Deux autres caractéristiques traditionnellement associées aux réseaux criminels organisés traditionnels, la corruption et la menace ou le recours à la violence (Arsovska, 2011), sont considérées comme ne se prêtant pas bien à la cybercriminalité organisée (Leukfeldt, Lavorgna et Keemans, 2017). Cela dépend toutefois du type d’activité relevant de la cybercriminalité organisée. En ce qui concerne la première caractéristique (c.-à-d., la corruption), des recherches ont montré que la corruption politique influence les décisions de participer à des activités relevant de la criminalité organisée. Dans un pays, on a constaté que la fraude en ligne, parmi d’autres infractions financières, faisait partie intégrante du fonctionnement de l’État (Ellis, 2016 ; voir également l’analyse de Hoffmann et al., 2016). En ce qui concerne la seconde caractéristique (c.-à-d., la menace ou le recours à la violence), il existe peu d’éléments permettant de suggérer un recours à la violence ou à la menace de recours à la violence pour favoriser des activités relevant de la cybercriminalité organisée (ONUDC, 2013 ; Leukfeldt, Lavorgna et Kleemans, 2017), à l’exception de certains cas où, par exemple, des mules financières (ou « money mules ») (c.-à-d., « des individus qui obtiennent… et transfèrent… de l’argent illégalement sur demande et paiement par d’autres » ; Maras, 2016) ont participé à des activités relevant de la cybercriminalité organisée et ont informé les autorités qu’ils participaient aux activités illégales ou continuaient de participer à ces activités car elles étaient menacées par des délinquants (Leukfeldt, Lavorgna et Kleemans, 2017, p. 294). Comme alternative à la violence physique, les cybercriminels organisés lancent ou menacent de lancer des cyberattaques ou de recourir à d’autres formes de cybercriminalité afin de contraindre des individus à se conformer à leurs exigences (Maras, 2016). Les cybercriminels utilisent par exemple des cryptoransomwares (c.-à-d., « des logiciels malveillants qui infectent l’appareil numérique d’un utilisateur, chiffrent les documents de l’utilisateur et menacent de supprimer les documents et les données si la victime ne paie pas la rançon) et/ou des doxwares (c.-à-d., une forme de cryptoransomware que les auteurs utilisent contre les victimes qui divulgue les données de l’utilisateur si la rançon n’est pas payée pour décrypter les fichiers et les données) (voir le Module 2 sur les principaux types de cybercriminalité).

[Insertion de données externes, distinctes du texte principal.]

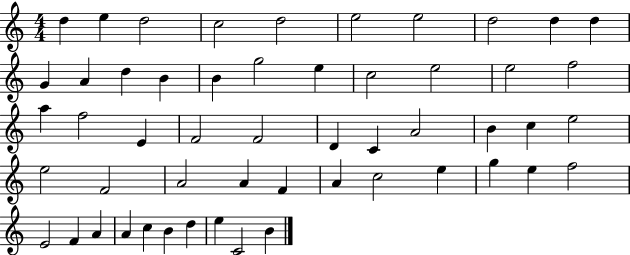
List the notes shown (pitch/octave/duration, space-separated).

D5/q E5/q D5/h C5/h D5/h E5/h E5/h D5/h D5/q D5/q G4/q A4/q D5/q B4/q B4/q G5/h E5/q C5/h E5/h E5/h F5/h A5/q F5/h E4/q F4/h F4/h D4/q C4/q A4/h B4/q C5/q E5/h E5/h F4/h A4/h A4/q F4/q A4/q C5/h E5/q G5/q E5/q F5/h E4/h F4/q A4/q A4/q C5/q B4/q D5/q E5/q C4/h B4/q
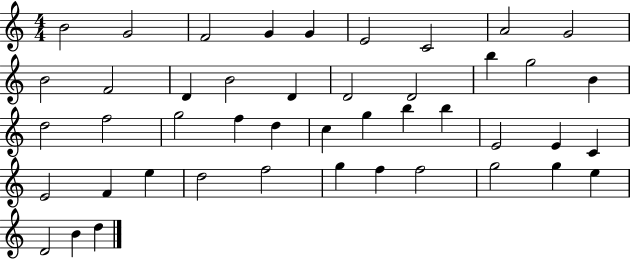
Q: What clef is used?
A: treble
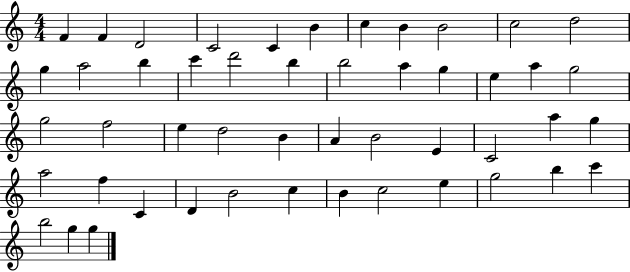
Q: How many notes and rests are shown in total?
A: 49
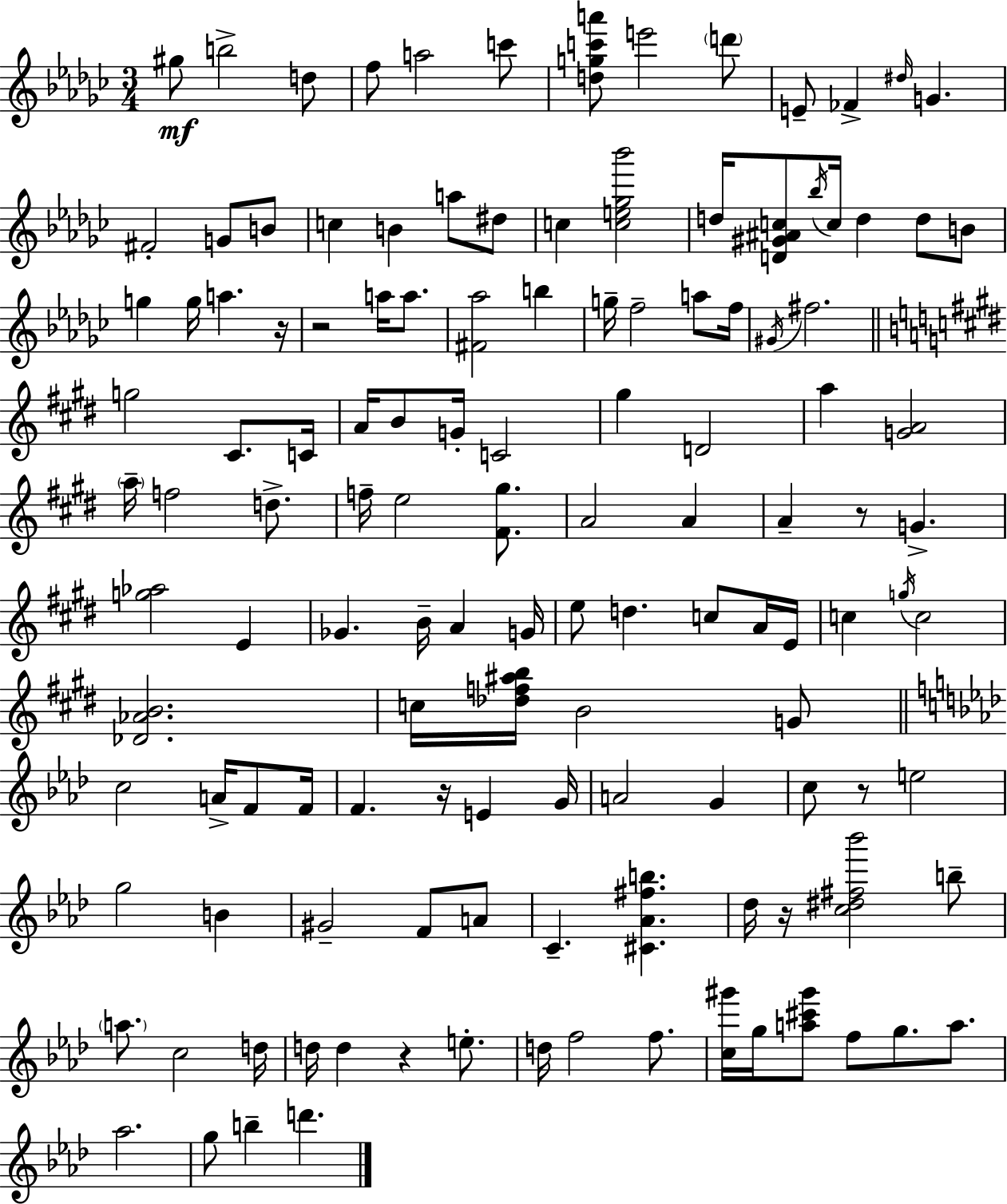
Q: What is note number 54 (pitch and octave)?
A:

Des théories de criminologie ont été appliquées à la cybercriminalité organisée (Maras, 2016). Ces théories envisagent la cybercriminalité organisée comme le produit d’un choix rationnel, d’opportunités délictueuses, de conflits, de privations relatives, d’apprentissage et/ou de tensions (par exemple, Broadhurst et al., 2018 ; Maras, 2016 ; Oyenuga, 2018 ; Wall, 2017 ; Bossler et Holt, 2009 ; Yar, 2005 ; certaines de ces théories sont incluses dans le Module 1 sur l’introduction à la cybercriminalité, le Module 9 sur la cybersécurité et la prévention de la cybercriminalité : applications et mesures pratiques, le Module 11 sur la criminalité cyber-active liée à la propriété intellectuelle et le Module 12 sur la cybercriminalité interpersonnelle ; les théories de criminologie concernant la criminalité organisée en général sont examinées dans le Module 6 sur les causes et facteurs facilitateurs de la criminalité organisée de la série de modules sur la criminalité organisée). Malgré l’ampleur des théories appliquées à la cybercriminalité organisée, les résultats des études appliquant ces théories à ce type de cybercriminalité ont varié et le soutien en faveur de l’application de ces dernières est mitigé (Maras, 2016).